To suggest that perishable exports, such as vegetables, fruits,
flowers, etc., in view of urgency, need to be exported, without the
documentations being channelled through the banking system, could not be
a plausible reason. If 30% of the country’s exports are from this
agricultural sector, would not then, such agricultural sector be
thriving and booming today? Is it really so?
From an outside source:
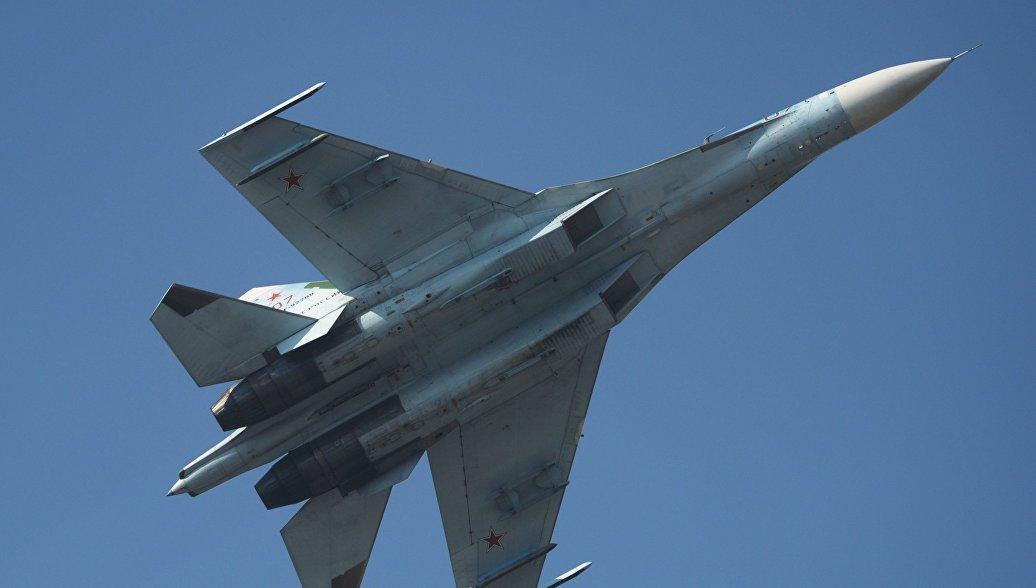 Москва опровергла сообщения об опасном сближении Су-27 с американским самолетом-разведчиком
To entertain the logic that there is ‘under invoicing’ of exports,
inasmuch as there is ‘over invoicing’ of imports, and that therefore it
is ‘futile’ to enforce export proceeds ‘repatriation’ requirement and
‘surrender’ requirement, is simply ‘illogical’, ‘nonsensical’ and
‘puerile’, and only a questionable attempt to ‘collude’ to ‘cover-up’;
in which case, one might as well ‘give up the very governance’ of the
economy of the country, due to admitted ‘incompetence’!
The ‘under invoicing’ of exports and ‘over invoicing’ of imports is
distinctly another issue, coming under the purview, supervision and
control of the ‘Customs Department’, which is expected to deal with such
‘under invoicing’ and ‘over invoicing’, in terms of the law.
Is it to be conceded that the Customs Department is totally inept and
incapable of dealing with such offences? Can that too be ‘complacently’
accepted, if one is to discharge the ‘good economic governance’ of the
country?
This whole ‘episode’ and continuance thereof, without ‘heeding’ the
‘findings’ reported by the Auditor General and COPE, warrants through
investigation forthwith to ascertain the extent and volume of ‘foreign
exchange leakage’, since the questionable gazetted Orders of 1993 and
1994, and ‘stringent’ corrective action taken in such regard.
The important question arises, as to why there has been no action,
whatsoever, taken on the Auditor General’s ‘findings’ and the COPE
Report of 2005, on a matter of ‘national economic proportion and
significance’, whereas, on the contrary, a huge ‘hue and cry’ is being
made of the COPE Reports of 2007, which deal with certain ‘individual
cases’ of alleged fraud and corruption, no doubt of significance?
Nevertheless, is not the foregoing of far greater national economic
and public significance, reported as far back as 2005 by the Auditor
General and COPE, as requiring the immediate attention of Parliament.
The COPE Report of 2005 to Parliament stated thus:
“The Committee was seriously concerned over the activities of the
CBSL (Central Bank of Sri Lanka) and wishes to report to the Parliament
on matters that need immediate attention of the house” (Emphasis added)
“The Auditor General and the Department of Public Enterprises have
highlighted the following in their reports ......”
* “Decline in the remittances of export earnings to the country as
the Bank did not monitor the remittances of such export proceeds to the
country and the foreign exchange loss to the country.”
“Your Committee in conclusion recommends the following:”
* “Carry out investigations on the nonrepatriation of export proceeds
to Sri Lanka and take corrective action appropriately to avoid drain of
foreign resources.”
To begin with, to examine this ‘malignant malady’of national economic
significance and proportion, ought not the top 100 exporters and ‘ghost
exporters’ be promptly ‘investigated’, and ‘stringent corrective action’
taken in such regard, particularly given the current perilous state of
the economy?
Given the current situation, vis-a-vis, the position of foreign
exchange reserves and the depreciation of the Sri Lanka Rupee against
foreign currencies, would not this matter, in the national economic
interest, need careful consideration.
Malaysia in the recent past, rebutting academic, economic and
theoretical opinions, took some bold pragmatic decisions to stabilise
its economy, vis-a-vis, ‘foreign exchange management’, resulting in the
current economic strength of Malaysia! Ironically, Sri Lanka is today
seeking ‘foreign investment flows’ from Malaysia!